■ DIRECTIONS FOR THIS TASK
Copy out the items word for word, starting with the line that contains "Thinking about tree" and continuing through the end of the items.

■ DATA TO USE

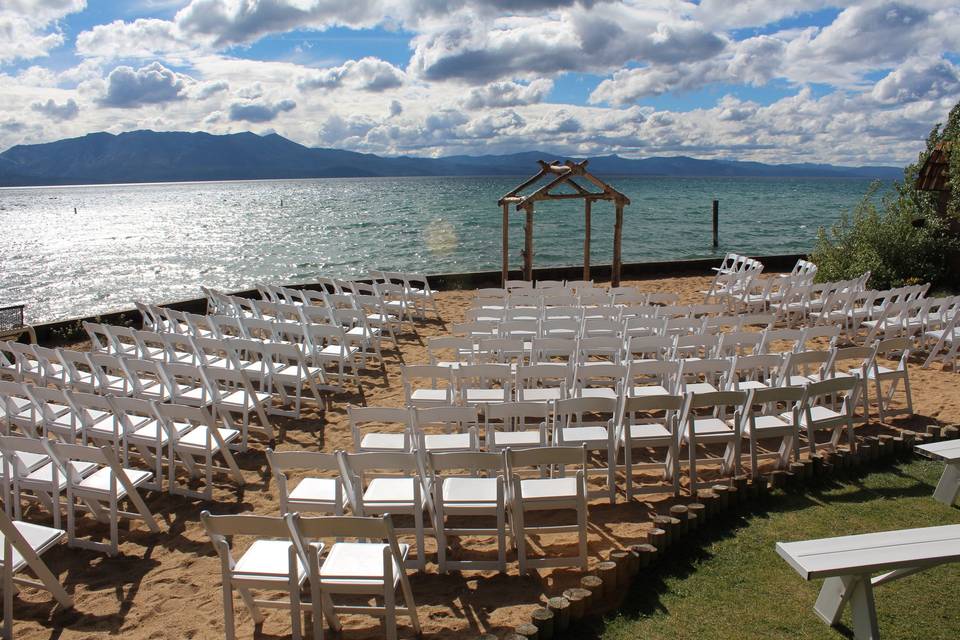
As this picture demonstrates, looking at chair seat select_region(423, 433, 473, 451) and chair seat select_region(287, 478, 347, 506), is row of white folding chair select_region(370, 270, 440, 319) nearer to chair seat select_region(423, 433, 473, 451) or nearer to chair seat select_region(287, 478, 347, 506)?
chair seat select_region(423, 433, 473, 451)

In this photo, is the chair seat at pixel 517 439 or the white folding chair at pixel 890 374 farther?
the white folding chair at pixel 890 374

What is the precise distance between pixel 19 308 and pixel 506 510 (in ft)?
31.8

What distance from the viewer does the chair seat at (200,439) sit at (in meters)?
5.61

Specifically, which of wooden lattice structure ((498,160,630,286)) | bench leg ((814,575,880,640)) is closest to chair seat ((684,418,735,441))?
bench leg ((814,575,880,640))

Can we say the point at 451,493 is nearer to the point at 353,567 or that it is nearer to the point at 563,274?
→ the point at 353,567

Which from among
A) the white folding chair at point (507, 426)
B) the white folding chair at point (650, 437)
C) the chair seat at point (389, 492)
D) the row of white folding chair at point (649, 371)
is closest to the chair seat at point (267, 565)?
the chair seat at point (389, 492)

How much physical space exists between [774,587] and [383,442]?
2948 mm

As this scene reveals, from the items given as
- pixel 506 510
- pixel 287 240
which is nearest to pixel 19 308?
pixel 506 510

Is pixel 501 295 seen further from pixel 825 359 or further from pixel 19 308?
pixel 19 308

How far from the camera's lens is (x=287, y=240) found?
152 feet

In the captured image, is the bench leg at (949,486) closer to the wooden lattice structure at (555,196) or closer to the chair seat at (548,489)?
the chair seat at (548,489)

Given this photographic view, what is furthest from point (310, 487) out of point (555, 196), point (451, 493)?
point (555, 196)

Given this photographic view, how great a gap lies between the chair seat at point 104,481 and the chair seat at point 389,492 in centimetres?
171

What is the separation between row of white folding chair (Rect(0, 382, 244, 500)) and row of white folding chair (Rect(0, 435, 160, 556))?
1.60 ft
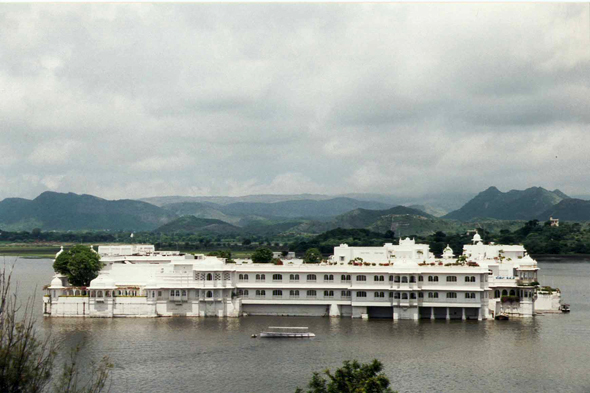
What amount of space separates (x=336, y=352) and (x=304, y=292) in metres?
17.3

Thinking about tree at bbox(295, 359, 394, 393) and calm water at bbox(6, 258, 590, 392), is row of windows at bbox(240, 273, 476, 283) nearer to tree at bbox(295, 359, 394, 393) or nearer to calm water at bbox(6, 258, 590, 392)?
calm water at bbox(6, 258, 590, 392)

■ WORKED ANSWER
Thinking about tree at bbox(295, 359, 394, 393) and calm water at bbox(6, 258, 590, 392), is row of windows at bbox(240, 273, 476, 283) nearer to tree at bbox(295, 359, 394, 393) or nearer to calm water at bbox(6, 258, 590, 392)?
calm water at bbox(6, 258, 590, 392)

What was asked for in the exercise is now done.